Even when they get on subject, they've arrived at the station too late for the train. "Not only is there a lot more investment into video journalism, television’s business models, broadcast or cable, are also dominating: from video ads before or in the middle of a clip, product placement, and monthly subscriptions. This is while digital or analogue ads for text-based media are plummeting," says a predictor. No one's happier than I, a laborer in the field of video, to hear video's the future. But then why are broadcasters seeing audiences shrink while they pay consultants tons of money to find those wandering eyeballs?

So, it's the internet, right? Well, one review after another, time and again, very rationally argues that the current news aggregator models, despite a shift to videos, just aren't working. In the end, as with any business, you have to ask where the money is coming from.
 

So Why Newspapers?


But here's the thing, Mr. Buffett.  Did you really buy newspapers just because they would produce some paltry profits as their orbits slowly decayed and they burned up in the new media star? Is the fact that they are, in their way, creative endeavors produced by people (people, as in real people) making stories and pictures out of ephemeral life and experience not in any way part of the equation? Well, hell, you might as well have bought them for the real estate.

In the internet age, the information economy, I can't believe that this information product has no value. As I said in my old posting: Sooner or later, you have to have a source. You can't just spend your time repackaging other work ... if you don't have that other work.

“Newspapers continue to reign supreme in the delivery of local news,” you said when you bought them, according to Fortune. “If you want to know what’s going on in your town—whether the news is about the mayor or taxes or high school football—there is no substitute for a local newspaper that is doing its job.”

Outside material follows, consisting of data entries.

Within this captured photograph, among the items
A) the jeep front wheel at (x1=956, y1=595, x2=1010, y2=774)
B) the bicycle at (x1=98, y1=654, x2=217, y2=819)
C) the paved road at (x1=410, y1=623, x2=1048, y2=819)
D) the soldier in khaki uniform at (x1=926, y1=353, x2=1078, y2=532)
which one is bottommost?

That's the key. Bezos bought the Post and is now actually expanding staff because he was buying the content, not the package. Buying newspapers for the newspaper is like buying Coca-Cola for the two-liter bottle.

Now, the Post is this message writ large. It does have a market, one others -- probably less successfully because they live only in New York and LA -- are trying to tap into. But you, Mr. Buffett, have always had the advantage of the perspective from flyover country. The Post isn't going to tell you about what's going on in Omaha, and you had a sense of that in that quote just above, that thing you said when you first bought the papers. Now you need to take the next step and understand you didn't buy local papers, you bought local news and the reporters and photographers who gather it and turn it into a salable commodity. The newspaper is just what it's wrapped in.